Всё прошло не так, как она себе представляла. Он спал. Её поразила его бледность, а голова казалась маленькой на подушке. Сиделка, худощавая женщина лет шестидесяти, приложила палец к губам и жестом пригласила в другую комнату.
– Только заснул, – шёпотом пояснила она, затворив дверь в спальню. – Мечется, бьётся, проклинает – всё никак не смирится. А надо бы… Что поделаешь, теперь о прошлой жизни нужно забыть.
Женщина подняла глаза на гостью и, увидев немой вопрос, продолжила:
– Ещё недели две бунтовать будет. Потом смирится. Многих я повидала таких. Не он первый, не он последний. Этот ещё ничего: руки работают, только половина туловища парализована. Хуже, когда всё тело…
Только сейчас Серафима поняла: в своём эгоизме, желании быть ему необходимой она совсем забыла, насколько больно, страшно и обидно ему. Сейчас, после слов сиделки, она на минуту словно проникла в его тело и ощутила всю боль отчаяния. Сима стала задыхаться – сработала защита…
– Что? Что с тобой, девонька?! Ну-ка, ну-ка, присядь, воды попей. Переживаешь… Да как тут поможешь?!
Фраза гулким набатом продолжала звучать в её голове, повторяясь вновь и вновь: «Как тут поможешь?! Как поможешь?! Как?!» Она сделала глоток воды из чашки, заботливо пододвинутой женщиной, и поблагодарила Небо за то, что он спал и их встреча сегодня не состоялась.

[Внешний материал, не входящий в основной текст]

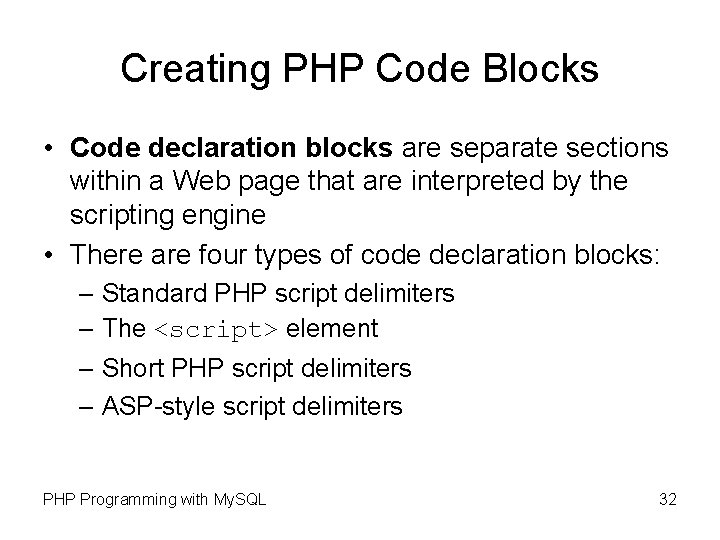 Creating PHP Code Blocks

• Code declaration blocks are separate sections within a Web page that are interpreted by the scripting engine

• There are four types of code declaration blocks:

– Standard PHP script delimiters

– The <script> element

– Short PHP script delimiters

– ASP-style script delimiters

PHP Programming with MySQL

32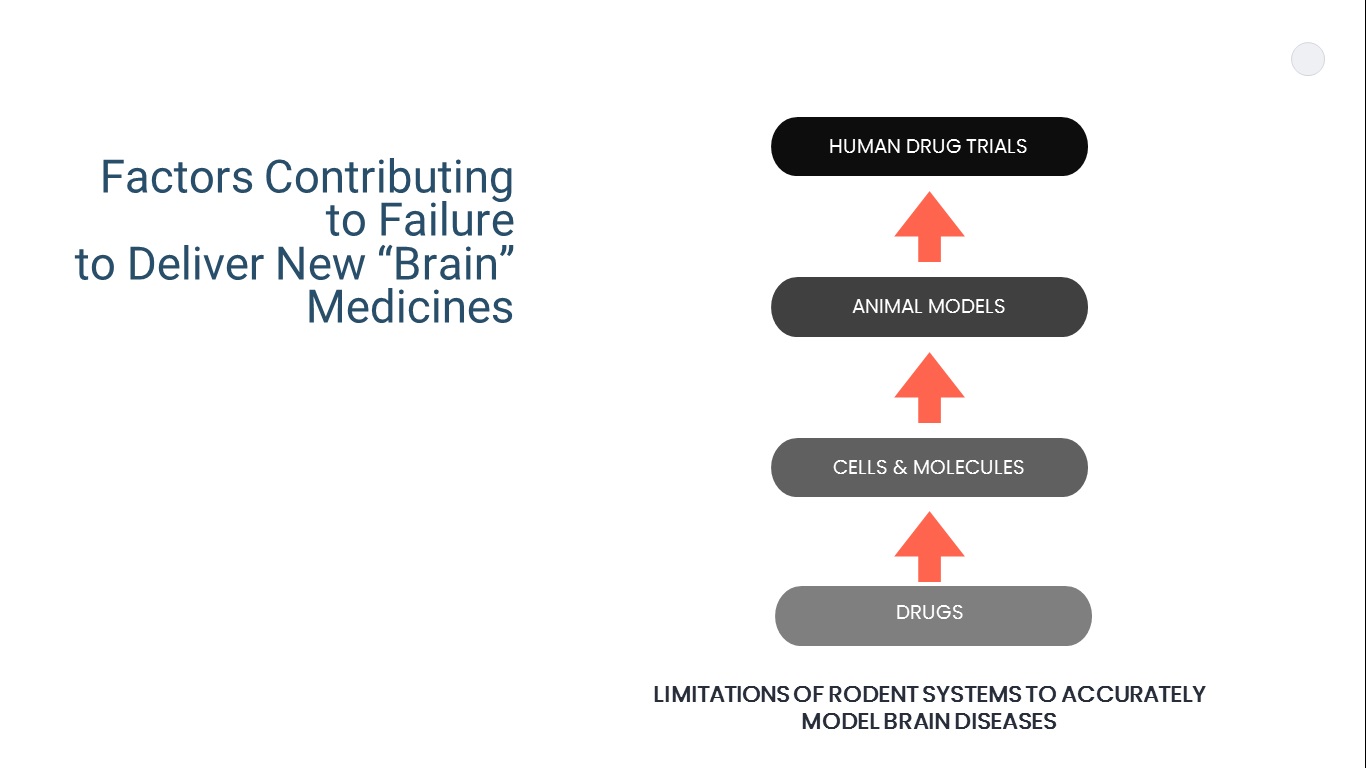 Factors Contributing to Failure to Deliver New “Brain” Medicines

HUMAN DRUG TRIALS

ANIMAL MODELS

CELLS & MOLECULES

DRUGS

LIMITATIONS OF RODENT SYSTEMS TO ACCURATELY MODEL BRAIN DISEASES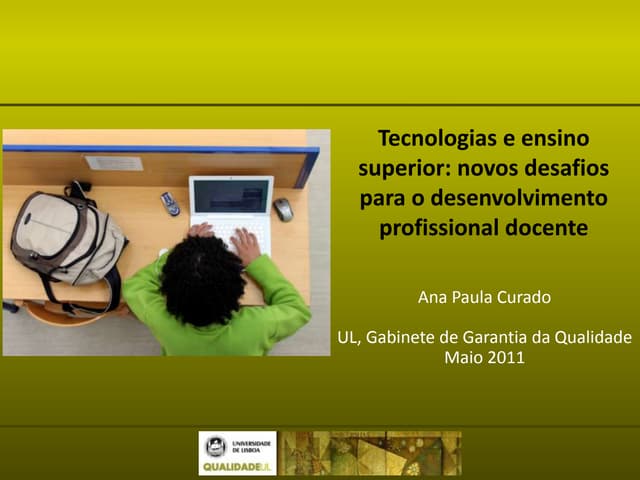 Tecnologias e ensino superior: novos desafios para o desenvolvimento profissional docente

Ana Paula Curado

UL, Gabinete de Garantia da Qualidade
Maio 2011

UNIVERSIDADE DE LISBOA
QUALIDADEUL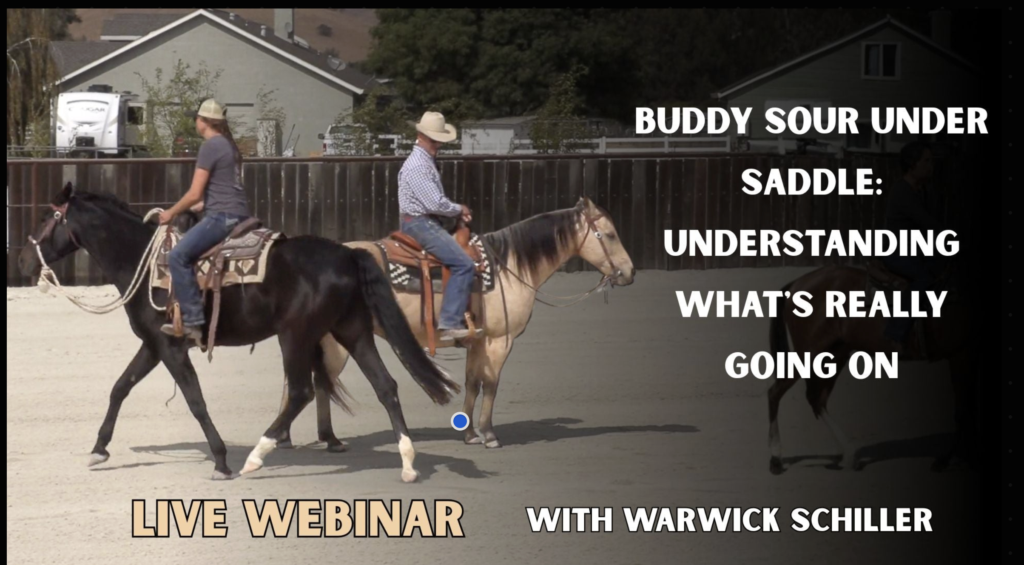 BUDDY SOUR UNDER SADDLE: UNDERSTANDING WHAT'S REALLY GOING ON

LIVE WEBINAR

WITH WARWICK SCHILLER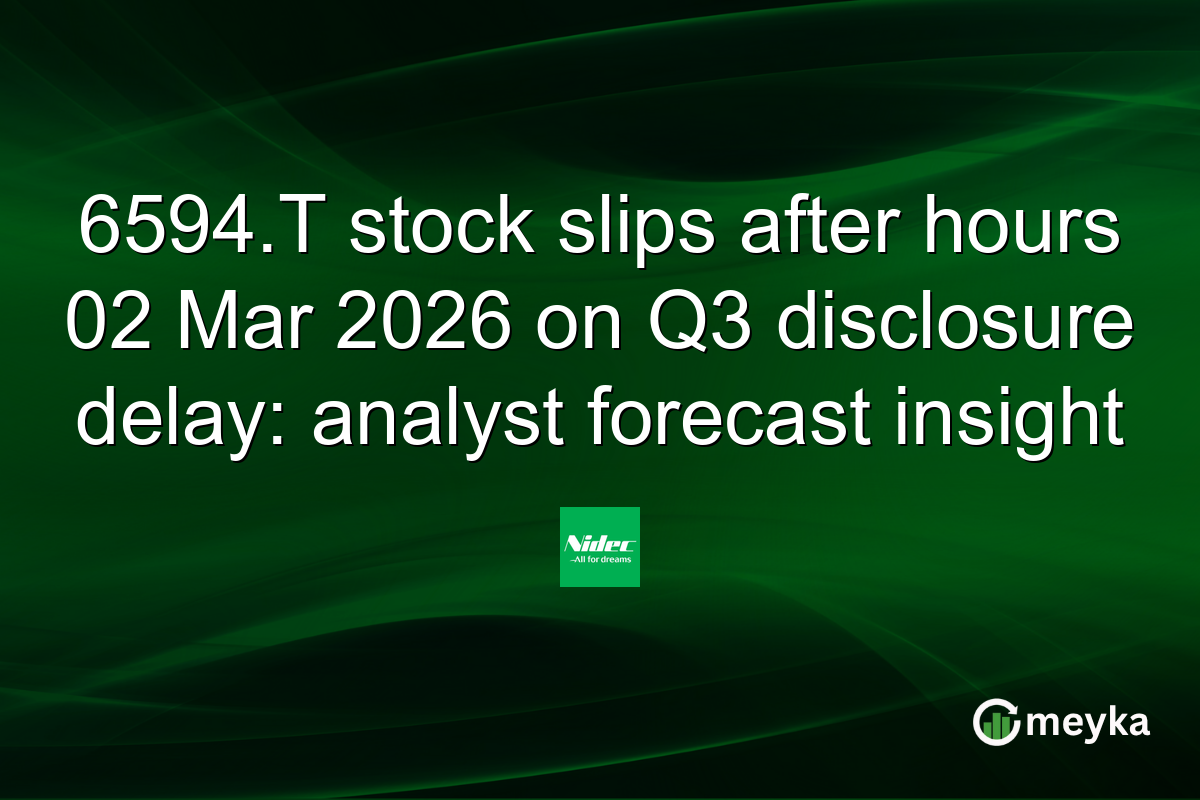 6594.T stock slips after hours 02 Mar 2026 on Q3 disclosure delay: analyst forecast insight

Nidec
-All for dreams

meyka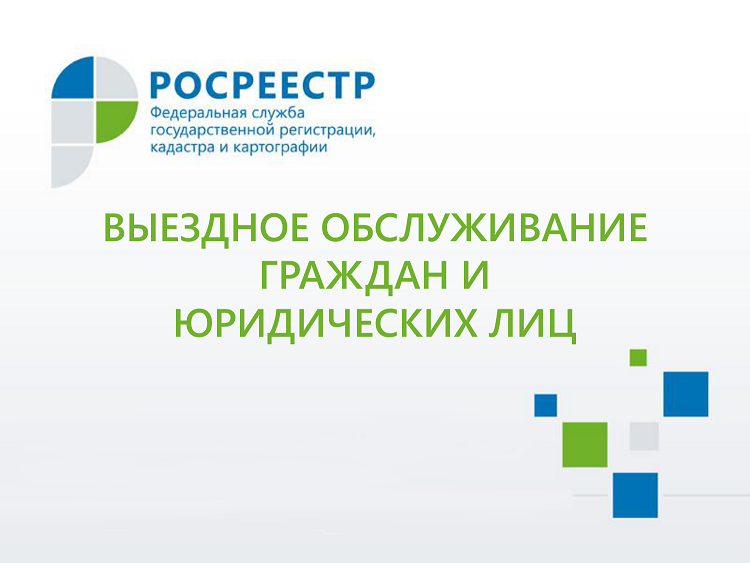 РОСРЕЕСТР
Федеральная служба государственной регистрации, кадастра и картографии

ВЫЕЗДНОЕ ОБСЛУЖИВАНИЕ ГРАЖДАН И ЮРИДИЧЕСКИХ ЛИЦ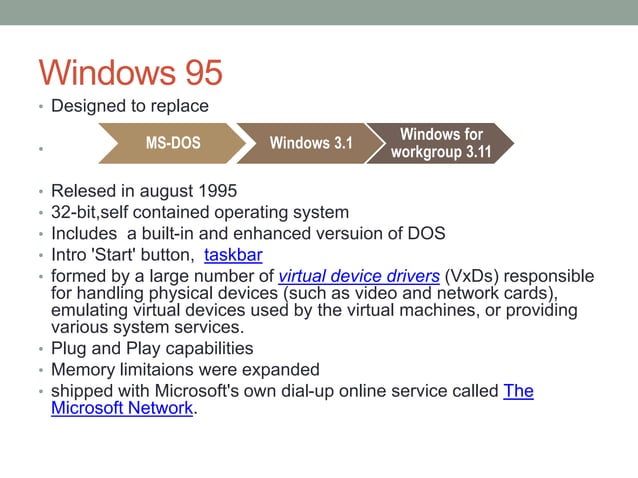 Windows 95

• Designed to replace

• MS-DOS Windows 3.1 Windows for workgroup 3.11

• Relesed in august 1995
• 32-bit,self contained operating system
• Includes a built-in and enhanced versuion of DOS
• Intro 'Start' button, taskbar
• formed by a large number of virtual device drivers (VxDs) responsible for handling physical devices (such as video and network cards), emulating virtual devices used by the virtual machines, or providing various system services.
• Plug and Play capabilities
• Memory limitaions were expanded
• shipped with Microsoft's own dial-up online service called The Microsoft Network.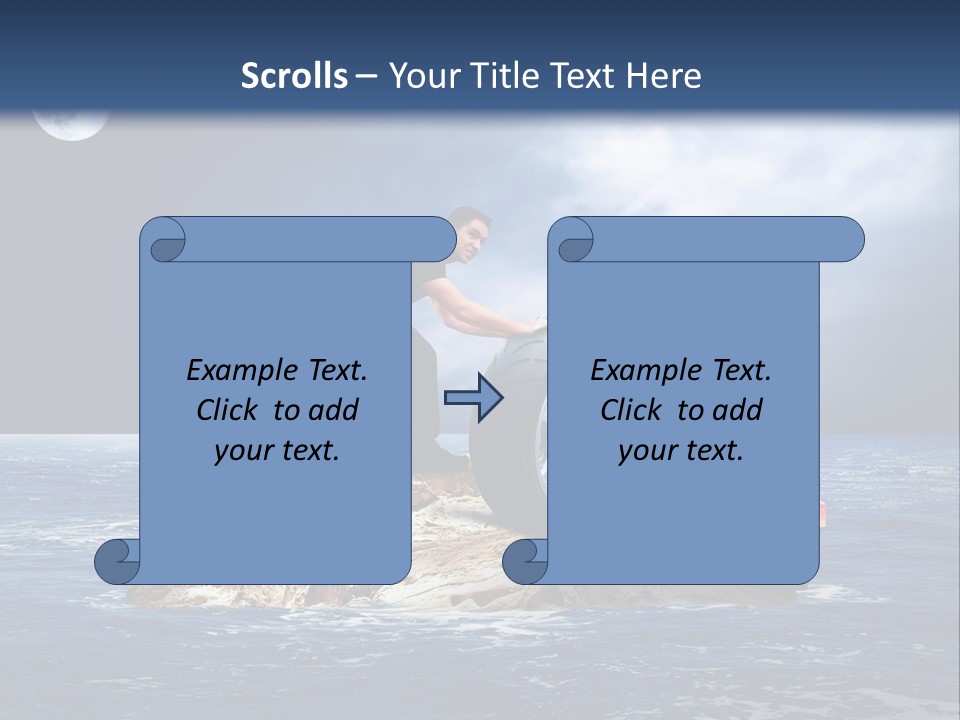 Scrolls – Your Title Text Here

Example Text. Click to add your text.

Example Text. Click to add your text.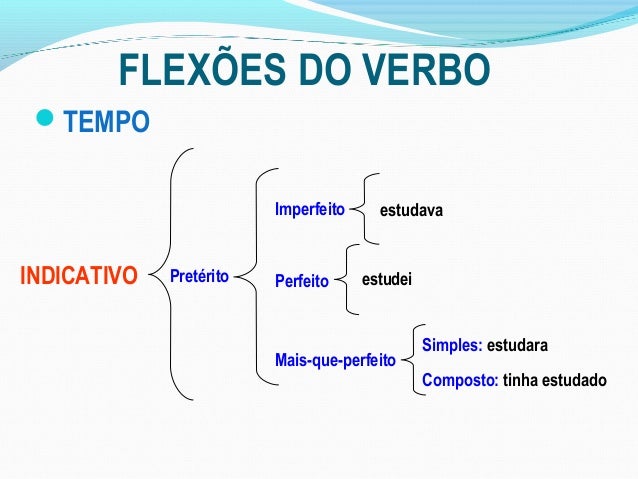 FLEXÕES DO VERBO

TEMPO

INDICATIVO

Pretérito

Imperfeito

estudava

Perfeito

estudei

Mais-que-perfeito

Simples: estudara

Composto: tinha estudado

Серафима тихо зашла в его комнату, склонилась над кроватью Тараса и прошептала:
– Ты обязательно поднимешься. Я не знаю как, но я найду способ.
Ночь прошла без сна, она лазила по медицинским сайтам, уснула лишь под утро. Ночью ей приснился не то врач в белом халате, не то старик в белом балахоне. Он приблизился к ней, и вдруг она стала источать сияние, и больше всего света исходило от сердца и от ладоней… Серафима проснулась, резко села на кровати и уставилась на свои руки.
«Руки как руки… Приснится же такое!» – подумала она и снова упала на подушку – досыпать.